## EXERCISE SET
(1) Name every person identified by name in the doomsday report.
(2) Reproduce the doomsday report word for word, from "Pictures: End of" to "one follower says.".
(3) Resume the doomsday report where it stops, writing on from its final sentence.

Mark it on your calendar: The world is coming to an end Saturday, if you believe Harold Camping.

But, reports CBS News Correspondent John Blackstone, if you don't -- skeptics are scoffing at the prediction.

Camping, an 89-year-old radio titan, does have plenty of followers, though, who are bracing for doomsday, Blackstone says.

He also has 2,000 billboards up proclaiming the Apocalypse is coming May 21.

Pictures: End of the world movies

"You and I," says Camping, "are living at the time of the end of the world."

He says says mathematical clues in the Bible point to Saturday as - it.

"There's gonna be a huge earthquake," Camping predicts.

Caravans of followers have spread his forecast from Times Square to small towns.

"It will be hell on Earth," one follower says.

Camping even has a cartoon explaining it to children, which says it will be "a time of horrible death and destruction."

Camping's big-money campaign is financed by his Family Radio network, which has 66 stations in the U.S. alone.

"He has an international network of stations," Pastor Dave Nederhood, of the Alameda (Calif.) Christian Reformed Church points out. "He's not spending his own money, mind you. He's spending money that's been sent to Family Radio by people who have believed this lie."

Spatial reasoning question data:
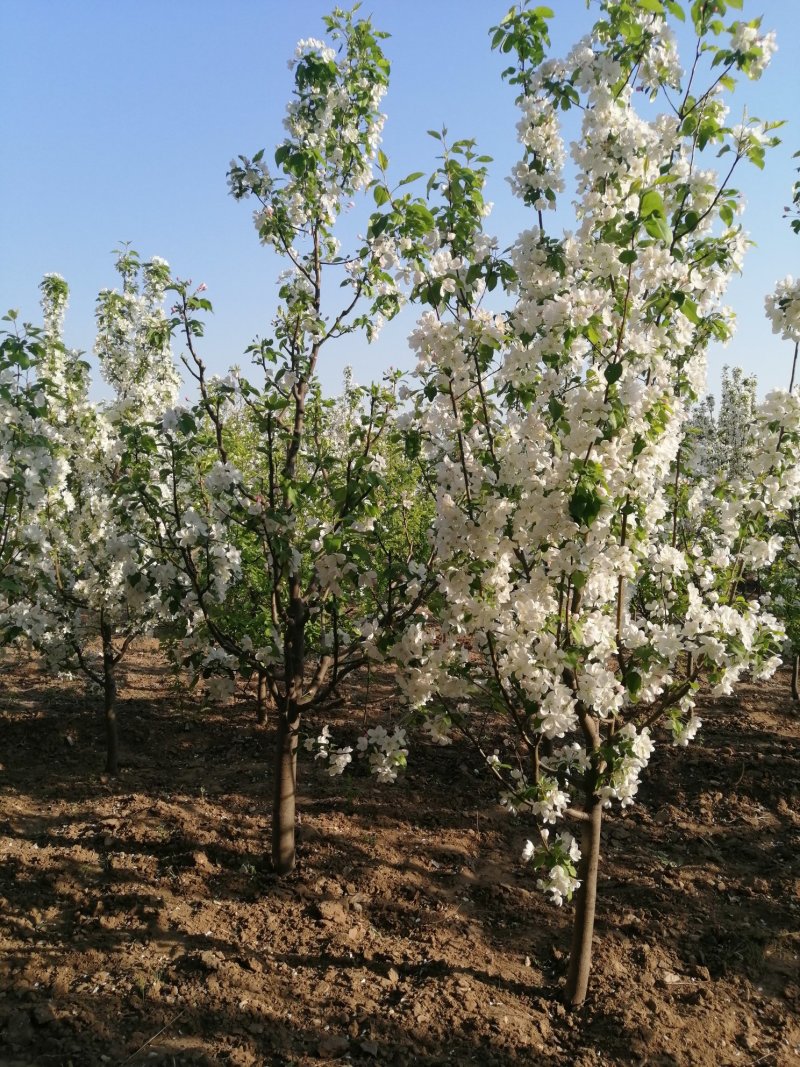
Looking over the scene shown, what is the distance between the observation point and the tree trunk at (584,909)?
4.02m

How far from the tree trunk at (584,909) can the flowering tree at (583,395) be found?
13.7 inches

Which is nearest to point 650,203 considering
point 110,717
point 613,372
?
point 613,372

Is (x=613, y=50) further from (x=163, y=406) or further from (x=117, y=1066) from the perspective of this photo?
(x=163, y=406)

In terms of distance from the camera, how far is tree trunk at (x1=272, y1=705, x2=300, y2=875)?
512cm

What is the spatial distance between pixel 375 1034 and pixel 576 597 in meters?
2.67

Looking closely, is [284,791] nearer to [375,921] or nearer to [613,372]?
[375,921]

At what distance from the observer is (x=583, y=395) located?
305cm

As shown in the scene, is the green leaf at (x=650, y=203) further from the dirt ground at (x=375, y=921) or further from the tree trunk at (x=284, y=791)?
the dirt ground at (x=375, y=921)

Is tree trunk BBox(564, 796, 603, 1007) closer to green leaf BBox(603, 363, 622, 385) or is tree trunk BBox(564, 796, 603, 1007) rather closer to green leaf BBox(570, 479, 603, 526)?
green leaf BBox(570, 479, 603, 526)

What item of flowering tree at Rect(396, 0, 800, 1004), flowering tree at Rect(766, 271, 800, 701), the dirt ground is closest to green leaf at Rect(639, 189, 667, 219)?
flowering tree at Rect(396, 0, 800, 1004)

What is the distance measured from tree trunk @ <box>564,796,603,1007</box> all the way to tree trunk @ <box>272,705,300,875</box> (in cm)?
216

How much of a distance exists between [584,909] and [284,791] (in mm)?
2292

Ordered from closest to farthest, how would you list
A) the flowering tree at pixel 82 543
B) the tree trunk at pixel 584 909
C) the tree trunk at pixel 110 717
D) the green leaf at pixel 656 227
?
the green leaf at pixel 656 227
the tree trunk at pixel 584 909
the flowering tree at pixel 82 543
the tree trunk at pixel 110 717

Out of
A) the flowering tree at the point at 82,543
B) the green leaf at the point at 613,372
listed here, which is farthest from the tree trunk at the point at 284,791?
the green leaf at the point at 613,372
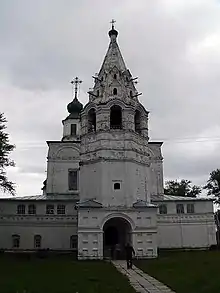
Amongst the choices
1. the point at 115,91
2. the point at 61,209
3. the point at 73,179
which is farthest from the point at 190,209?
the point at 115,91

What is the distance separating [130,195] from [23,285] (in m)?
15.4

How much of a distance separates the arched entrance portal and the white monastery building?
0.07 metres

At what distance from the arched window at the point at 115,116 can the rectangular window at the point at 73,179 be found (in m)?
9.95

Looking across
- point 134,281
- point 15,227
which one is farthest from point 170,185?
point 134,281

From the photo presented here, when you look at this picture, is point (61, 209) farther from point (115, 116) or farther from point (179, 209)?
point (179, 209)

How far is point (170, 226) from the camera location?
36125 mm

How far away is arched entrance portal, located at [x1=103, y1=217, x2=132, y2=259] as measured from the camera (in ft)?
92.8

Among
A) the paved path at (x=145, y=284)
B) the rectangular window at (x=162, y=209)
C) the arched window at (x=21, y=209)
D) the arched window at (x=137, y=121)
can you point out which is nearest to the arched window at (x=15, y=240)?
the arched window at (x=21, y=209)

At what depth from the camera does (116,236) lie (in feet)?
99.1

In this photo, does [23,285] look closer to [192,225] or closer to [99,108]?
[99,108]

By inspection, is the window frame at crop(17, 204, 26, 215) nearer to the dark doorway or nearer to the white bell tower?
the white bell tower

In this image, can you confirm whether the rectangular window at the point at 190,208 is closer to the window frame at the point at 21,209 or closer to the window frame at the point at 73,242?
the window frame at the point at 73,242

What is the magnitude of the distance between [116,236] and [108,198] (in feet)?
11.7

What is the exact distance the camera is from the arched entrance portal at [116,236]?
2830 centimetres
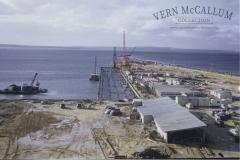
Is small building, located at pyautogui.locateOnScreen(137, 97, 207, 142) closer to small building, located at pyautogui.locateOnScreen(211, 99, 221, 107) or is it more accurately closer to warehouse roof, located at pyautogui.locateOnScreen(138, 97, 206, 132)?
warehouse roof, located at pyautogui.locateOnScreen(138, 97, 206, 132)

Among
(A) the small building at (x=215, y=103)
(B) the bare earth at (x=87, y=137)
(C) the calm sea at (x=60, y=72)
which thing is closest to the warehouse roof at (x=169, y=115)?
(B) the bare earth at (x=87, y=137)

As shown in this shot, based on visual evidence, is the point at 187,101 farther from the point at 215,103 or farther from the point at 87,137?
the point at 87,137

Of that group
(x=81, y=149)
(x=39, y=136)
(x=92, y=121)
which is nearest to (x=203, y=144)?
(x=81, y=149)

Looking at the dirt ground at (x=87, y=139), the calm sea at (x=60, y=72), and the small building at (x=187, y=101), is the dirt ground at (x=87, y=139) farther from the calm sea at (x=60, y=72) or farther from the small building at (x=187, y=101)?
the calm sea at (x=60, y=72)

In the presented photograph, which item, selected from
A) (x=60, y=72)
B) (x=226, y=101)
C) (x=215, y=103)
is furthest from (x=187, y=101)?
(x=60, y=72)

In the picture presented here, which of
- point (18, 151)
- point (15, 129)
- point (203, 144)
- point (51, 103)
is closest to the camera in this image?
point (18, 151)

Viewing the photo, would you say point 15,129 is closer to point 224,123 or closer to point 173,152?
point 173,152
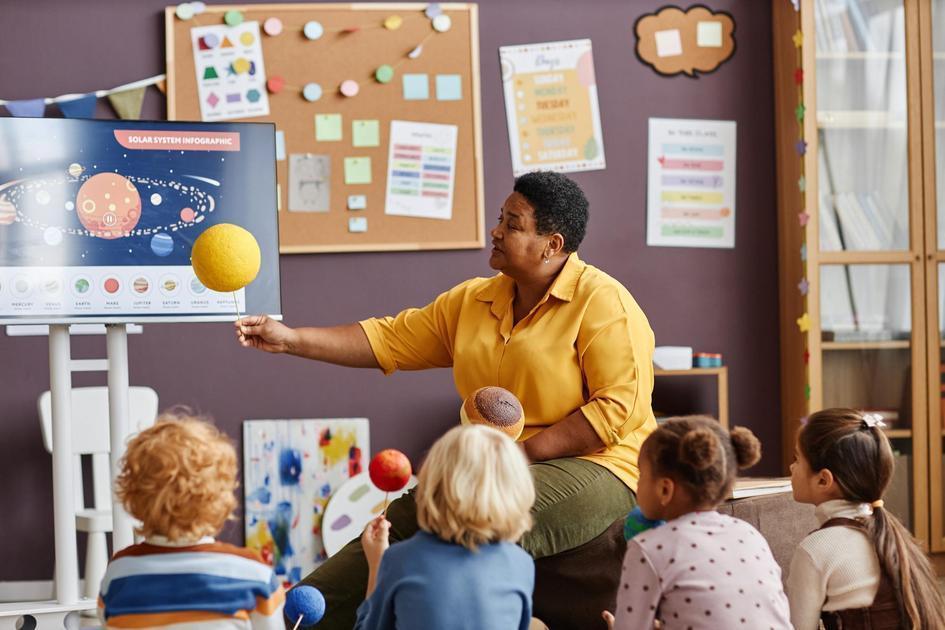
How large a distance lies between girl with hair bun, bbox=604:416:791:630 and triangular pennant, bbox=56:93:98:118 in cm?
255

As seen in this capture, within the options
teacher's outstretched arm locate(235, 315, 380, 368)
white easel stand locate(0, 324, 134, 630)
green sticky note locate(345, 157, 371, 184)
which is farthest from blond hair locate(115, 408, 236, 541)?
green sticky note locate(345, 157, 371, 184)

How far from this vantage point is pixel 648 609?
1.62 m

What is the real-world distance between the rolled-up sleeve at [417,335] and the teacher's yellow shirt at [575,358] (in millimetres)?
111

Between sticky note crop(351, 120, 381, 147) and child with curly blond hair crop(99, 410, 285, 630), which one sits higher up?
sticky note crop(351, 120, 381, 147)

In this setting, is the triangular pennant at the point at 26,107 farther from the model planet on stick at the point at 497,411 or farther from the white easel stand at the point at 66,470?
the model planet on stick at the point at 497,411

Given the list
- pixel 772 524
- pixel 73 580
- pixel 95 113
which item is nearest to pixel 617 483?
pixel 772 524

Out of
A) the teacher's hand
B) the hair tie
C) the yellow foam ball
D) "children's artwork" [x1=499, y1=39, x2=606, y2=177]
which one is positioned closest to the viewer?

## ANSWER LIST
(1) Harold Camping, John Blackstone, Dave Nederhood

(2)
Pictures: End of the world movies

"You and I," says Camping, "are living at the time of the end of the world."

He says says mathematical clues in the Bible point to Saturday as - it.

"There's gonna be a huge earthquake," Camping predicts.

Caravans of followers have spread his forecast from Times Square to small towns.

"It will be hell on Earth," one follower says.

(3)
Others who know the Bible agree Camping's calculation isn't on-target, Blackstone notes..

"The Bible is not a textbook or ... a math book," says Minister Eric Vaughn of the Cross Church in Springdale, Ark. "It is a book of life."

An atheist group has responded with its own billboard -- suggesting a party when the end doesn't come.

"Every time religion displays its - warts -- we jump on it," says Larry Hicock, California State Director of American Athiests.

But Camping is certain he won't be available to talk about it Saturday. "There is no way I can schedule an interview, because I won't be here," he told CBS News.

This isn't the first time camping has predicted the end of the world. He said it would happen back in 1994. It didn't.